と、とにかく、ヘルシー・ライフ満喫だい!

ところで・・・・肝心の血糖値・・・・下がっているんだろうねえ・・・・・。

音楽的生活の今日この頃
 今週は、前半が「ムツェンスク郡のマクベス夫人」の合唱先行立ち稽古。後半が「チェネレントラ」の音楽稽古。「ムツェンスク」の事は、まだ始まったばかりなので、その内まとめて書くつもり。
 「チェネレントラ」は、男声合唱の練習というのが和気藹々で楽しいのだ。僕は、姉二人の中で育ったので、人生に女性がいないと寂しいのだが、男声合唱と一緒になると、もう一つの顔、すなわち高崎高校グリークラブの顔が現れてくるのだ。それにロッシーニの音楽が、単純だけどテンポ感に溢れている。でも来週から「ムツェンスク」立ち稽古一色になるので、「チェネレントラ」の次の稽古は5月までおあずけだ。

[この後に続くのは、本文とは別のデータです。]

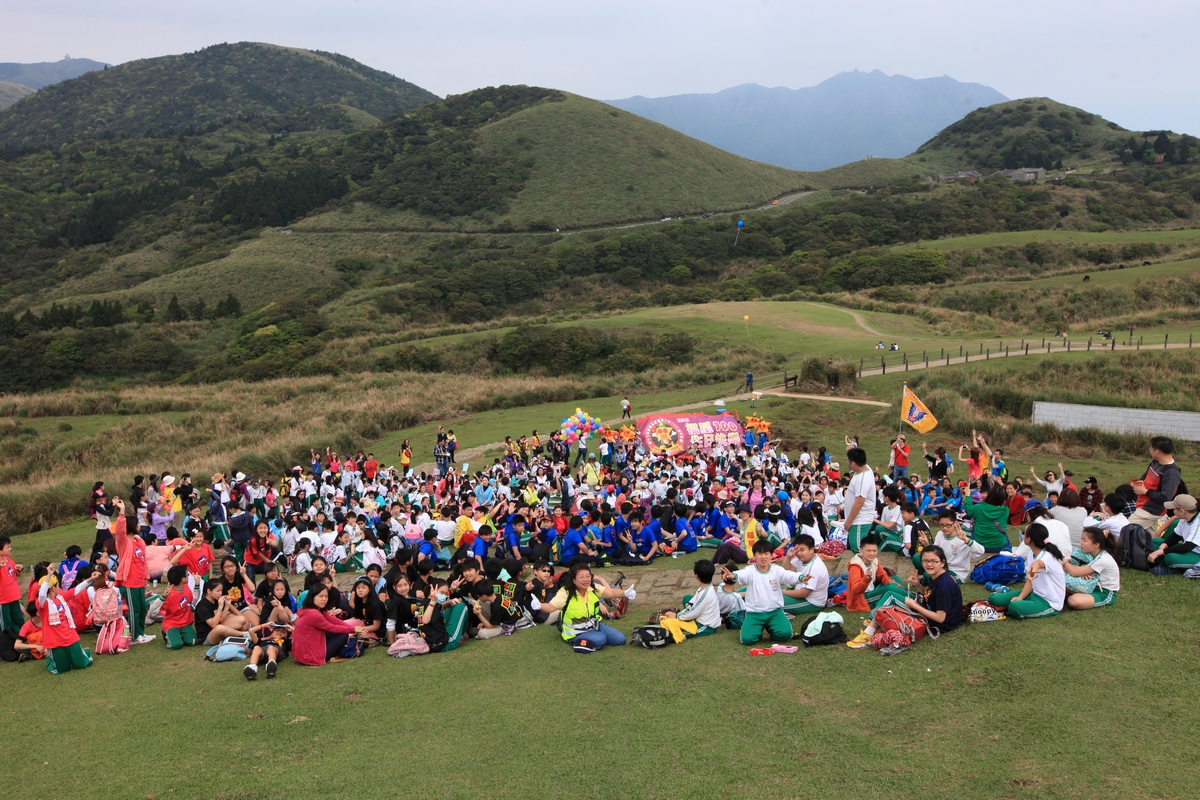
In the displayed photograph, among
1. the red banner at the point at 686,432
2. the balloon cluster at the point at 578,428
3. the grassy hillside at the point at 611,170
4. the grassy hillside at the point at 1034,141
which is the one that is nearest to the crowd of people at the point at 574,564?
the red banner at the point at 686,432

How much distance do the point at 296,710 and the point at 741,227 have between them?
7558 cm

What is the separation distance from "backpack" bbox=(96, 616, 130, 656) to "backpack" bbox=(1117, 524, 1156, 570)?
11.8 meters

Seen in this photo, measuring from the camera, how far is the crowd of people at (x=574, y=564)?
802cm

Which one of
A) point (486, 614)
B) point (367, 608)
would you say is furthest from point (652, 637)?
point (367, 608)

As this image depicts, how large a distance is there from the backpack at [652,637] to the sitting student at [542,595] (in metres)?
1.13

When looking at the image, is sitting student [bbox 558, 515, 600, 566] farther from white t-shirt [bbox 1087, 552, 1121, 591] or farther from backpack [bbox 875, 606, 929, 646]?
white t-shirt [bbox 1087, 552, 1121, 591]

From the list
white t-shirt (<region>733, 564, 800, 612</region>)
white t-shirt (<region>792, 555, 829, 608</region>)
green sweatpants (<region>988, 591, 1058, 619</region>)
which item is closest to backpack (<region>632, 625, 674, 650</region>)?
white t-shirt (<region>733, 564, 800, 612</region>)

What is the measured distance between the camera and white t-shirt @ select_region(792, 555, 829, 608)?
852cm

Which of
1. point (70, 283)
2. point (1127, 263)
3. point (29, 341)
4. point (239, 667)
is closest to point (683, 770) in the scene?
point (239, 667)

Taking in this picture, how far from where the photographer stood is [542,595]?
955cm

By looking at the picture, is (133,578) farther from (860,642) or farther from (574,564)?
(860,642)

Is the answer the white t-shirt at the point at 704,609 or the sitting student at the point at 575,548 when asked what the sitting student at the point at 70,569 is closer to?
the sitting student at the point at 575,548

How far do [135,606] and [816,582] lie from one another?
827 cm

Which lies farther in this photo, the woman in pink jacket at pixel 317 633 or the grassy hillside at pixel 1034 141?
the grassy hillside at pixel 1034 141
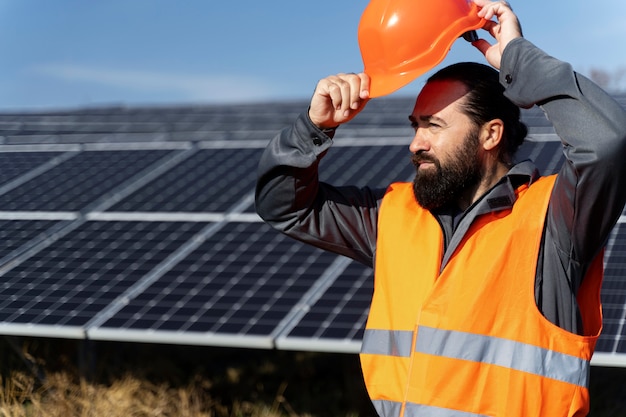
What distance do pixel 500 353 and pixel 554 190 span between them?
57cm

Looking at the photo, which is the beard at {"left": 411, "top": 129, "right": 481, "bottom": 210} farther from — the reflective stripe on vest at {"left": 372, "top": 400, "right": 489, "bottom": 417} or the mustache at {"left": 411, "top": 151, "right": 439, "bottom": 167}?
the reflective stripe on vest at {"left": 372, "top": 400, "right": 489, "bottom": 417}

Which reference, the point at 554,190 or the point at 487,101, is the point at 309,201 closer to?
the point at 487,101

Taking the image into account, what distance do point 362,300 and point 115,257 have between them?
1.93 m

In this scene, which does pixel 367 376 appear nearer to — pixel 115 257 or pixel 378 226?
pixel 378 226

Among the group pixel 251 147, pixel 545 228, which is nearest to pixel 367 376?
pixel 545 228

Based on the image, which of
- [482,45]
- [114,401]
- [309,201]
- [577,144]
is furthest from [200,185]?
[577,144]

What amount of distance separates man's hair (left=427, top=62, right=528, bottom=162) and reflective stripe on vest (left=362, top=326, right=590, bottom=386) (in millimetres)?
738

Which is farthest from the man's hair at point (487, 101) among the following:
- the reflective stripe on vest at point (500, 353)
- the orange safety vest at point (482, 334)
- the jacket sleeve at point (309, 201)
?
the reflective stripe on vest at point (500, 353)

 週末は地方に行く。土曜日は浜松バッハ研究会。日曜日は名古屋市民管弦楽団の練習。浜松バッハ研は「メサイア」、名古屋市民管弦楽団は「死と変容」を中心とした練習。今、僕のi-Podには「死と変容」だけで、ハイティンク、カラヤン、フルトヴェングラー、ケンペと4種類入っている。みんなそれぞれに良い。
 オケはベルリン・フィルが素晴らしいが、ケンペ版のドレスデン・シュターツカペレが演奏するシュトラウスには、ちょっと特別なものがあるな。あのビロードのような音はたまらない。
 ブラームスの一番交響曲は、フルトヴェングラー、ザンデルリンク、ジュリーニ、カラヤンが二種類と5種類。いつか時間がある時にi-Pod Actuelleにアナリーゼと聞き比べを書きたいのだが、アナリーゼする時間はあっても、それを原稿にする時間がねえ・・・・。5月の連休を一回お休みにして、その時書こうかな。
 ブラームスは面白いんだ。C-Cis-Dという半音階の3つの音で全曲を統一しようとする。これはダダダダーンというモチーフだけで運命交響曲を作り上げたベートーヴェンのミニマリズムからの受け売りだ。ちなみに「ドイツ・レクィエム」はF-A-Bで統一されているし(ドイツ・レクィエムのアナリーゼ参照)、第二交響曲のモチーフはD-Cis-Dだ。
 リヒャルト・シュトラウスもブラームスもワーグナーも、やっぱりフルトヴェングラーの演奏を聴くとインスピレーションを掻き立てられるなあ。でも今はあんな風には演奏できないなあ。勇気がないのかなあ。うーん、どうなんだろうなあ。時々不自然なアッチェレランドするけど、あれはちょっと出来ないな。でも、その後のギリギリの所での構築性は素晴らしいなあ。やっぱり希有な指揮者だよ。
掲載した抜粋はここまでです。